● **Exercise directions**: Lay out the data below as a numbered list, one line per number, and leave out the blank lines.

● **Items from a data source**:

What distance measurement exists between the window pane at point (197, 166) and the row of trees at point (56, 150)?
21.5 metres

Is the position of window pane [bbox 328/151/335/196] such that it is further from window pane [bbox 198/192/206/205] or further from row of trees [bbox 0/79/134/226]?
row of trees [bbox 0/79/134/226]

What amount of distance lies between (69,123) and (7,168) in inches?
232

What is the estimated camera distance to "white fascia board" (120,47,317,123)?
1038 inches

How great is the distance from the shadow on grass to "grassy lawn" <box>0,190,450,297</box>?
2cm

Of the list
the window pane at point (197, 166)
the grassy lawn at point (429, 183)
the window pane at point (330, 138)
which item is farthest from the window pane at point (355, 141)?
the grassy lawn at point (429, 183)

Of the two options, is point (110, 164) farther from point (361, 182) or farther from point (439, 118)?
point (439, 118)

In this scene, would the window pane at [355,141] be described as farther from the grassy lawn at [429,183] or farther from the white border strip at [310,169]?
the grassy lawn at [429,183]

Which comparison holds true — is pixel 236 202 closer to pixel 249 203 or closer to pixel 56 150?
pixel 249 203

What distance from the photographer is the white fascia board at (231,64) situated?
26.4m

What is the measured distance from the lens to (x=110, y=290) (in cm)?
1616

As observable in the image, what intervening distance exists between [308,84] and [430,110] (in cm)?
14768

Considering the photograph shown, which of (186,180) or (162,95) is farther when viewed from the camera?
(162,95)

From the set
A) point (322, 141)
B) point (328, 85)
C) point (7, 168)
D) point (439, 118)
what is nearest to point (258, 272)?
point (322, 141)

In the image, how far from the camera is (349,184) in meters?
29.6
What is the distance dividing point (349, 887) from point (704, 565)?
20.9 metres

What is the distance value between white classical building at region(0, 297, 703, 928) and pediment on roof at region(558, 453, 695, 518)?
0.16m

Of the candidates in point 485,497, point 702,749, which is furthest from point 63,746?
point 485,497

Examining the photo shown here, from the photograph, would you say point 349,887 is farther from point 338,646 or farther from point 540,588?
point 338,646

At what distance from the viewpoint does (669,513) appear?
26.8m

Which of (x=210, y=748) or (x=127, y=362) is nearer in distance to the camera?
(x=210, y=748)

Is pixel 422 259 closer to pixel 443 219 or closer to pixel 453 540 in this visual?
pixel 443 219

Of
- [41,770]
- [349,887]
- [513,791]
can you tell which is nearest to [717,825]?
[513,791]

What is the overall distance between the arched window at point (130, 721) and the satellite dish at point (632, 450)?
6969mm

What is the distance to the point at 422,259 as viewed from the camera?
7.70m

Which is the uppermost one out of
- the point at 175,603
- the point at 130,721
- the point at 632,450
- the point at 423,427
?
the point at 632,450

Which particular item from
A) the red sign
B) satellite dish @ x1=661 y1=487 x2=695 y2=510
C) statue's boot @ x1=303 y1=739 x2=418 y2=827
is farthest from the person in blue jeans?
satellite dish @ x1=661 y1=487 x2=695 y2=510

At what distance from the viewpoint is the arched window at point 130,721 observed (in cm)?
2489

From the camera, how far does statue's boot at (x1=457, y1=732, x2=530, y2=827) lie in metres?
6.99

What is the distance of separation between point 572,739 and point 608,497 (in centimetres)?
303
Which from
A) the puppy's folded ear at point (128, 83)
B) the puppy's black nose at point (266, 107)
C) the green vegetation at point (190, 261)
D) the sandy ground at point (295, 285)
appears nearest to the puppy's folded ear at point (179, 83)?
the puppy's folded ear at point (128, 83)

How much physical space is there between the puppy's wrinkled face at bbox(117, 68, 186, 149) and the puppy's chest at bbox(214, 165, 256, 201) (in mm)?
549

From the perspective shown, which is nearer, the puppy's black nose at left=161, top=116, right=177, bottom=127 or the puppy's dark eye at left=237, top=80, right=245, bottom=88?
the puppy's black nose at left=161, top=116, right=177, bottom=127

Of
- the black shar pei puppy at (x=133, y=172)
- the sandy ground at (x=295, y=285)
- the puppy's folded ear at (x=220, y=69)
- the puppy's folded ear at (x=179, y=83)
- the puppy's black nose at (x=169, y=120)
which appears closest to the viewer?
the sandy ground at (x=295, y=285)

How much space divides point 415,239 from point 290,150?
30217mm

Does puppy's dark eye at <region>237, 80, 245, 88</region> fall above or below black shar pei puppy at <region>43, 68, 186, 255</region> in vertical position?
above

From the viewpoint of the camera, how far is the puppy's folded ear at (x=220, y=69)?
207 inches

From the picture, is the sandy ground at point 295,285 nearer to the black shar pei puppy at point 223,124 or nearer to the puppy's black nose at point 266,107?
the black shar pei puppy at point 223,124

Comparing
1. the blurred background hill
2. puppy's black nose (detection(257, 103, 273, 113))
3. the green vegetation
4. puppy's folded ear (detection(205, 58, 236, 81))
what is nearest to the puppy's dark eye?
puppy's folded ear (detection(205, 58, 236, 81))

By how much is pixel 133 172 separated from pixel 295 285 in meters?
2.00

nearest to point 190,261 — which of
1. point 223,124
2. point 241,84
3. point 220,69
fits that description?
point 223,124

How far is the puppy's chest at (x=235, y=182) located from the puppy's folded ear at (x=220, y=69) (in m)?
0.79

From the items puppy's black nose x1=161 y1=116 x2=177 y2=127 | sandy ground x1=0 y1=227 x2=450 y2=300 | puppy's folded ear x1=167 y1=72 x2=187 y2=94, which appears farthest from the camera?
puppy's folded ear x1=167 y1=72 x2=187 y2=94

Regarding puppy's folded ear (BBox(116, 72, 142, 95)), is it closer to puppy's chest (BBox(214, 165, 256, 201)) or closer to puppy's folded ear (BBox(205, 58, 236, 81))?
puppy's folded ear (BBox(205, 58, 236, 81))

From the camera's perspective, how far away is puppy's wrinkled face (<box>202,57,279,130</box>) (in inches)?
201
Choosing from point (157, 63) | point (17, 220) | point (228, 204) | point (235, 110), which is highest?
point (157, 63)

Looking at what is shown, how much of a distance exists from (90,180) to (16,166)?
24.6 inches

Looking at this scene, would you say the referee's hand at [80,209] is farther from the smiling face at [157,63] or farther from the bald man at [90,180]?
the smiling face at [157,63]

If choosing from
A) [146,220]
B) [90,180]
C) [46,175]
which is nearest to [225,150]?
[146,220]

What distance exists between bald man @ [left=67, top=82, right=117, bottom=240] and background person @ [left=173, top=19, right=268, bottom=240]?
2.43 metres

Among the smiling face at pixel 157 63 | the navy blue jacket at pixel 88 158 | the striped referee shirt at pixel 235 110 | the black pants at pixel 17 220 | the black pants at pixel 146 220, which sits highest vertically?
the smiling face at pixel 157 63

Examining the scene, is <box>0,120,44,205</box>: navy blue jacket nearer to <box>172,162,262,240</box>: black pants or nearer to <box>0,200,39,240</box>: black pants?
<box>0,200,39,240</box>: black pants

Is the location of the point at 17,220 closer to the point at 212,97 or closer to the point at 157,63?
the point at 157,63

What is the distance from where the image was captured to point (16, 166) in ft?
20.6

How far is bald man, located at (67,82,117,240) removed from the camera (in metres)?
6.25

● **Result for this task**:
1. What distance measurement exists between the window pane at point (197, 166) and the row of trees at point (56, 150)?
2. 21.5 metres
3. Is the position of window pane [bbox 328/151/335/196] such that it is further from window pane [bbox 198/192/206/205] or further from row of trees [bbox 0/79/134/226]?
4. row of trees [bbox 0/79/134/226]
5. What amount of distance lies between (69,123) and (7,168) in inches?
6. 232
7. What is the estimated camera distance to "white fascia board" (120,47,317,123)?
8. 1038 inches
9. How great is the distance from the shadow on grass to "grassy lawn" <box>0,190,450,297</box>?
10. 2cm
11. Of the list
12. the window pane at point (197, 166)
13. the grassy lawn at point (429, 183)
14. the window pane at point (330, 138)
15. which item is farthest from the window pane at point (355, 141)?
16. the grassy lawn at point (429, 183)
17. Of the two options, is point (110, 164) farther from point (361, 182) or farther from point (439, 118)?
18. point (439, 118)
19. In this scene, would the window pane at [355,141] be described as farther from the grassy lawn at [429,183] or farther from the white border strip at [310,169]?
20. the grassy lawn at [429,183]
21. Which comparison holds true — is pixel 236 202 closer to pixel 249 203 or closer to pixel 56 150?
22. pixel 249 203
23. What distance from the photographer is the white fascia board at (231,64) situated?
24. 26.4m
25. What is the measured distance from the lens to (x=110, y=290) (in cm)?
26. 1616
27. As observable in the image, what intervening distance exists between [308,84] and [430,110] (in cm)?
28. 14768
29. Considering the photograph shown, which of (186,180) or (162,95) is farther when viewed from the camera?
30. (162,95)
31. From the set
32. A) point (322, 141)
33. B) point (328, 85)
34. C) point (7, 168)
35. D) point (439, 118)
36. what is nearest to point (258, 272)?
37. point (322, 141)
38. In the image, how far from the camera is (349,184) in meters?
39. 29.6
40. What is the distance dividing point (349, 887) from point (704, 565)?
41. 20.9 metres
42. What is the distance value between white classical building at region(0, 297, 703, 928) and pediment on roof at region(558, 453, 695, 518)?
43. 0.16m
44. Of the candidates in point 485,497, point 702,749, which is furthest from point 63,746?
45. point 485,497
46. Examining the photo shown here, from the photograph, would you say point 349,887 is farther from point 338,646 or farther from point 540,588?
47. point 338,646
48. At what distance from the viewpoint does (669,513) appear?
49. 26.8m
50. Which of (x=210, y=748) or (x=127, y=362) is nearer in distance to the camera?
51. (x=210, y=748)
52. Is pixel 422 259 closer to pixel 443 219 or closer to pixel 453 540 in this visual?
53. pixel 443 219
54. Of
55. - [41,770]
56. - [349,887]
57. - [513,791]
58. can you tell which is nearest to [717,825]?
59. [513,791]
60. What is the overall distance between the arched window at point (130, 721) and the satellite dish at point (632, 450)?
61. 6969mm
62. What is the distance to the point at 422,259 as viewed from the camera?
63. 7.70m
64. Which is the uppermost one out of
65. - the point at 175,603
66. - the point at 130,721
67. - the point at 632,450
68. - the point at 423,427
69. ?
70. the point at 632,450
71. Which particular item from
72. A) the red sign
73. B) satellite dish @ x1=661 y1=487 x2=695 y2=510
74. C) statue's boot @ x1=303 y1=739 x2=418 y2=827
75. is farthest from the person in blue jeans?
76. satellite dish @ x1=661 y1=487 x2=695 y2=510
77. At what distance from the viewpoint is the arched window at point 130,721 observed (in cm)?
78. 2489
79. From the camera, how far does statue's boot at (x1=457, y1=732, x2=530, y2=827) lie in metres?
80. 6.99
81. What is the distance of separation between point 572,739 and point 608,497 (in centimetres)?
82. 303
83. Which from
84. A) the puppy's folded ear at point (128, 83)
85. B) the puppy's black nose at point (266, 107)
86. C) the green vegetation at point (190, 261)
87. D) the sandy ground at point (295, 285)
88. appears nearest to the puppy's folded ear at point (179, 83)?
89. the puppy's folded ear at point (128, 83)
90. How much physical space is there between the puppy's wrinkled face at bbox(117, 68, 186, 149) and the puppy's chest at bbox(214, 165, 256, 201) (in mm)?
91. 549
92. From the perspective shown, which is nearer, the puppy's black nose at left=161, top=116, right=177, bottom=127 or the puppy's dark eye at left=237, top=80, right=245, bottom=88?
93. the puppy's black nose at left=161, top=116, right=177, bottom=127
94. Of
95. - the black shar pei puppy at (x=133, y=172)
96. - the sandy ground at (x=295, y=285)
97. - the puppy's folded ear at (x=220, y=69)
98. - the puppy's folded ear at (x=179, y=83)
99. - the puppy's black nose at (x=169, y=120)
100. which appears closest to the viewer?
101. the sandy ground at (x=295, y=285)
102. How much space divides point 415,239 from point 290,150?
103. 30217mm
104. Does puppy's dark eye at <region>237, 80, 245, 88</region> fall above or below black shar pei puppy at <region>43, 68, 186, 255</region> in vertical position?
105. above
106. From the viewpoint of the camera, how far is the puppy's folded ear at (x=220, y=69)?
107. 207 inches
108. From the picture, is the sandy ground at point 295,285 nearer to the black shar pei puppy at point 223,124 or nearer to the puppy's black nose at point 266,107?
109. the black shar pei puppy at point 223,124
110. Comparing
111. 1. the blurred background hill
112. 2. puppy's black nose (detection(257, 103, 273, 113))
113. 3. the green vegetation
114. 4. puppy's folded ear (detection(205, 58, 236, 81))
115. what is nearest to the puppy's dark eye?
116. puppy's folded ear (detection(205, 58, 236, 81))
117. By how much is pixel 133 172 separated from pixel 295 285 in meters?
118. 2.00
119. nearest to point 190,261 — which of
120. 1. point 223,124
121. 2. point 241,84
122. 3. point 220,69
123. fits that description?
124. point 223,124
125. How far is the puppy's chest at (x=235, y=182) located from the puppy's folded ear at (x=220, y=69) (in m)?
126. 0.79
127. From the items puppy's black nose x1=161 y1=116 x2=177 y2=127 | sandy ground x1=0 y1=227 x2=450 y2=300 | puppy's folded ear x1=167 y1=72 x2=187 y2=94, which appears farthest from the camera?
128. puppy's folded ear x1=167 y1=72 x2=187 y2=94
129. Regarding puppy's folded ear (BBox(116, 72, 142, 95)), is it closer to puppy's chest (BBox(214, 165, 256, 201)) or closer to puppy's folded ear (BBox(205, 58, 236, 81))?
130. puppy's folded ear (BBox(205, 58, 236, 81))
131. From the camera's perspective, how far away is puppy's wrinkled face (<box>202,57,279,130</box>) (in inches)?
132. 201
133. Choosing from point (157, 63) | point (17, 220) | point (228, 204) | point (235, 110), which is highest?
134. point (157, 63)
135. Looking at what is shown, how much of a distance exists from (90,180) to (16,166)?
136. 24.6 inches
137. Looking at this scene, would you say the referee's hand at [80,209] is farther from the smiling face at [157,63] or farther from the bald man at [90,180]?
138. the smiling face at [157,63]
139. If choosing from
140. A) [146,220]
141. B) [90,180]
142. C) [46,175]
143. which is nearest to [225,150]?
144. [146,220]
145. What distance exists between bald man @ [left=67, top=82, right=117, bottom=240] and background person @ [left=173, top=19, right=268, bottom=240]?
146. 2.43 metres
147. Among the smiling face at pixel 157 63 | the navy blue jacket at pixel 88 158 | the striped referee shirt at pixel 235 110 | the black pants at pixel 17 220 | the black pants at pixel 146 220, which sits highest vertically?
148. the smiling face at pixel 157 63
149. Examining the scene, is <box>0,120,44,205</box>: navy blue jacket nearer to <box>172,162,262,240</box>: black pants or nearer to <box>0,200,39,240</box>: black pants?
150. <box>0,200,39,240</box>: black pants
151. Is the location of the point at 17,220 closer to the point at 212,97 or closer to the point at 157,63?
152. the point at 157,63
153. What is the distance from where the image was captured to point (16, 166) in ft?
154. 20.6
155. How far is bald man, located at (67,82,117,240) removed from the camera (in metres)?
156. 6.25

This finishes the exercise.